Berbagi pemikiran lewat tulisan. Bertukar pengetahuan dengan tulisan. Mengurangi lisan menambah tulisan.

Selanjutnya

Tutup

Financial Pilihan

Urgensi Edukasi QRIS

22 Desember 2024   07:24 Diperbarui: 22 Desember 2024   07:24 40
+
Laporkan Konten
Laporkan Akun
Kompasiana adalah platform blog. Konten ini menjadi tanggung jawab bloger dan tidak mewakili pandangan redaksi Kompas.
Lihat foto
Finansial. Sumber ilustrasi: PEXELS/Stevepb

Warganet kembali ramai membicarakan munculnya Quick Response Code Indonesia Standart (QRIS) palsu. Sebelumnya, pelaku menggunakan modus memasang QRIS di tempat ibadah. QRIS tersebut terdaftar atas nama pelaku bukan tempat ibadah. Akibatnya, dana akan masuk ke rekening pelaku. 

Berbeda dengan modus yang belakangan muncul. Mengutip Kompas.com, saat dipindai, QR akan menampilkan link, yang jika di-klik akan mengarahkan pengguna untuk mengisi formulir data pribadi berupa username, password, dan PIN.

Memahami modus itu, QR code yang dipindai sebetulnya bukanlah QRIS. Ada beberapa alasannya, pertama, QR code tidak selalu identik dengan QRIS. Sekarang banyak QR code yang disediakan untuk memudahkan pengguna terhubung dengan suatu link. Pemindaiannya melalui fitur yang tersedia di smartphone, tanpa menggunakan aplikasi tertentu.

Kedua, QRIS hanya bisa dipindai dari aplikasi khusus, misalnya e-wallet atau mobile banking. Secara otomatis, hasil pemindaian adalah nominal pembayaran, bukan link website atau permintaan data pribadi. 

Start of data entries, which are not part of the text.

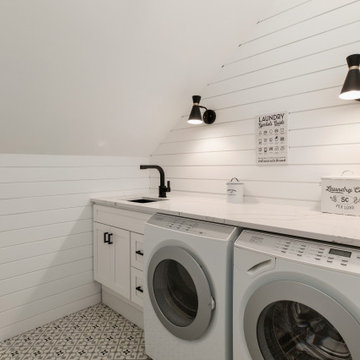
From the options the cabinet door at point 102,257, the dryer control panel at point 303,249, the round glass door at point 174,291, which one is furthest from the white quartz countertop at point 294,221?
the cabinet door at point 102,257

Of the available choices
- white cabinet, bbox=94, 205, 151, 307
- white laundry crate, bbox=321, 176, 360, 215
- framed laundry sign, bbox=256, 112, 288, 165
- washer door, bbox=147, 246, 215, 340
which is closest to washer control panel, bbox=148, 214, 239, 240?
washer door, bbox=147, 246, 215, 340

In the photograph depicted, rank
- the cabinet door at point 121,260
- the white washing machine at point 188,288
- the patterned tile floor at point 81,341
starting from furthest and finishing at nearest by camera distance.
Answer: the cabinet door at point 121,260, the patterned tile floor at point 81,341, the white washing machine at point 188,288

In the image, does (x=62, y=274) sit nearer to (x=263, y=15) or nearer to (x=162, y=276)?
(x=162, y=276)

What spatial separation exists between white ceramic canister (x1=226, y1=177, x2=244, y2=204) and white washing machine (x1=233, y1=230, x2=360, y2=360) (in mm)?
737

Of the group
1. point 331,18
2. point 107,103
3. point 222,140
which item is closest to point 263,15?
point 331,18

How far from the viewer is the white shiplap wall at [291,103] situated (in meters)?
1.58

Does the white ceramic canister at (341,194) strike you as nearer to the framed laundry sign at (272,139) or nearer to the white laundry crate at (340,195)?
the white laundry crate at (340,195)

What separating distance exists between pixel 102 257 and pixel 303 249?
5.48 feet

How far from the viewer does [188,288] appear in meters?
1.47

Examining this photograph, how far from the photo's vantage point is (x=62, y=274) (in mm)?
2164

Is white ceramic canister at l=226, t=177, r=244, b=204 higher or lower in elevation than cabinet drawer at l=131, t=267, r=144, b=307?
higher

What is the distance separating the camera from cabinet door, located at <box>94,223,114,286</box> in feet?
6.97

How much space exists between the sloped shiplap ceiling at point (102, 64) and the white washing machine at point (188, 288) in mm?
953

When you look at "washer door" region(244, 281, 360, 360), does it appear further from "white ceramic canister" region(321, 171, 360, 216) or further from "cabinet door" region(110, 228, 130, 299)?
"cabinet door" region(110, 228, 130, 299)
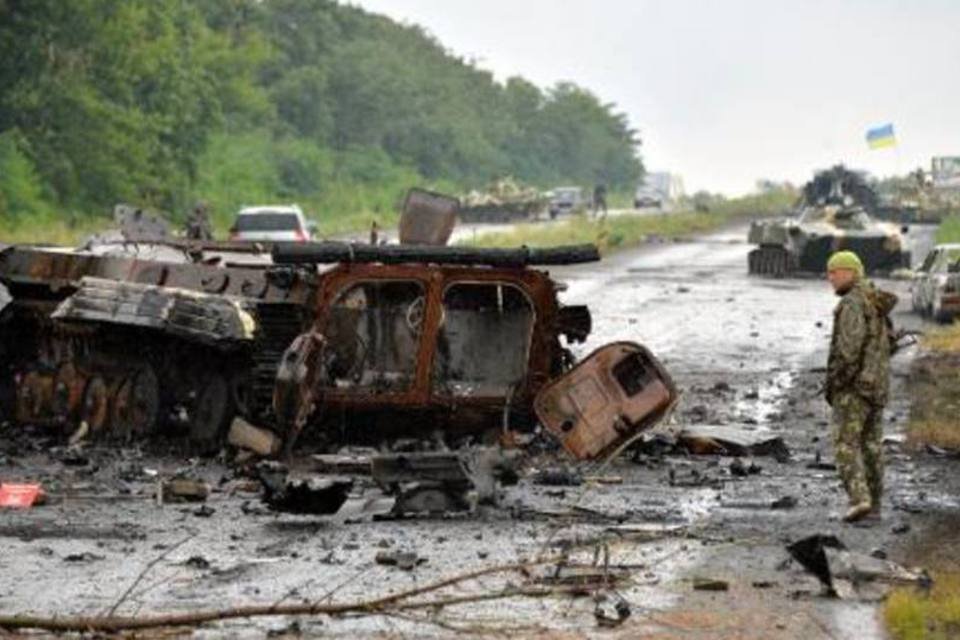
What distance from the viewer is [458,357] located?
1859 centimetres

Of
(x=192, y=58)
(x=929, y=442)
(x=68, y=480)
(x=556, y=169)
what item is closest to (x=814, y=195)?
(x=192, y=58)

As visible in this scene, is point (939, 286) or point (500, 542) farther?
point (939, 286)

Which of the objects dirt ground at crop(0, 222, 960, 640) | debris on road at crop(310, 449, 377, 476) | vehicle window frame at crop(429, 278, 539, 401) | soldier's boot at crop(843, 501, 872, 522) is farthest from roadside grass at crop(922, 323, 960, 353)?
soldier's boot at crop(843, 501, 872, 522)

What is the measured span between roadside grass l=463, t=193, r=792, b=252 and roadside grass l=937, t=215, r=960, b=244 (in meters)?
8.24

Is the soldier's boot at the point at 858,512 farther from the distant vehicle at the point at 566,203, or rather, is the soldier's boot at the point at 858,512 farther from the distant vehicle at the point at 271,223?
the distant vehicle at the point at 566,203

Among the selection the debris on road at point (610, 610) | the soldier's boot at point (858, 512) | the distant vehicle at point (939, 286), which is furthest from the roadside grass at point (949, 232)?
the debris on road at point (610, 610)

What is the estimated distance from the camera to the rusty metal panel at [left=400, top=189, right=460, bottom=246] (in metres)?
20.0

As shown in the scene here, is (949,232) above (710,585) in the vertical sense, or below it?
below

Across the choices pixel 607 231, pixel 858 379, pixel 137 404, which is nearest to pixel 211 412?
pixel 137 404

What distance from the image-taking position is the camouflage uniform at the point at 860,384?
14.6 meters

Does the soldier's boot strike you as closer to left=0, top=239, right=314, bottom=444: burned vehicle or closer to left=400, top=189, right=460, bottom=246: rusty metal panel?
left=0, top=239, right=314, bottom=444: burned vehicle

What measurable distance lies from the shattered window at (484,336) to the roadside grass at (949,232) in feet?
131

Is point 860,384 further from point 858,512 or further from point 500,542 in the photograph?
point 500,542

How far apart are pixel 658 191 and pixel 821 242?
249 feet
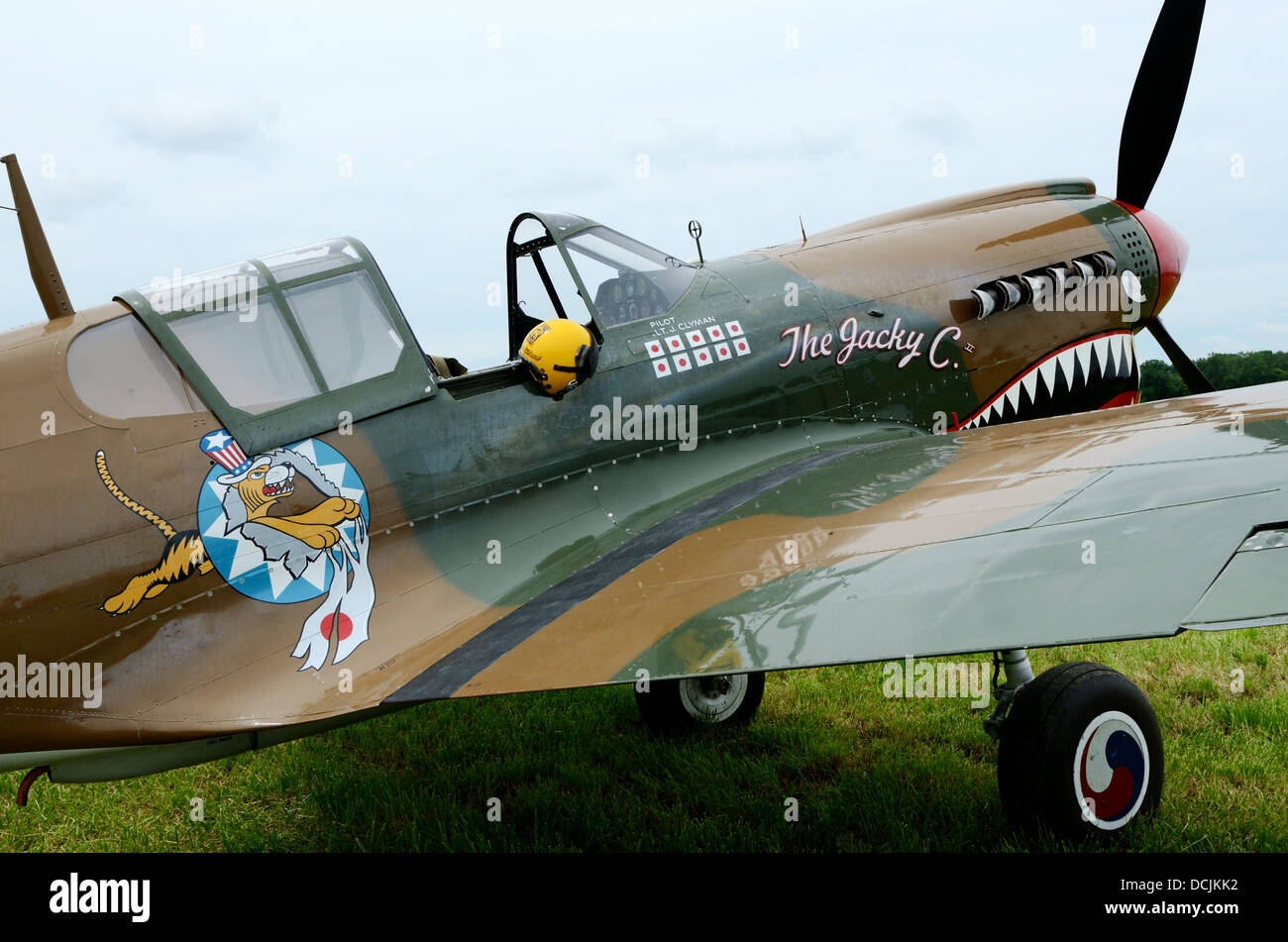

Mudah membedakannya, bagi yang sudah paham. Jika ada korban dari modus-modus itu, berarti ada masyarakat yang sudah menggunakan QRIS, namun mungkin belum memahami sepenuhnya teknologi tersebut. Kondisi itulah yang menjadi celah yang dimanfaatkan pelaku kejahatan. Dari situ, edukasi mengenai QRIS merupakan hal yang sangat penting.

Digitalisasi dan Self Service

Sejak industri keuangan, terutama perbankan, mengembangkan layanan mandiri, sepertihalnya layanan tarik setor sendiri menggunakan ATM, pelaku kejahatan pun terus mengembangkan modus memanfaatkan kelemahan pengguna. Card trapping atau skimming, modus yang umum digunakan di mesin ATM,  menggunakan kelengahan nasabah saat bertransaksi di mesin. 

Lalu, berkembang lagi layanan mandiri berbasis digital, dari pembukaan rekening hingga berbagai proses transaksi, dilakukan sendiri melalui aplikasi. Kejahatan pun dilancarkan melalui jalur siber. Serangan siber ditujukan untuk membobol dana atau mencuri data.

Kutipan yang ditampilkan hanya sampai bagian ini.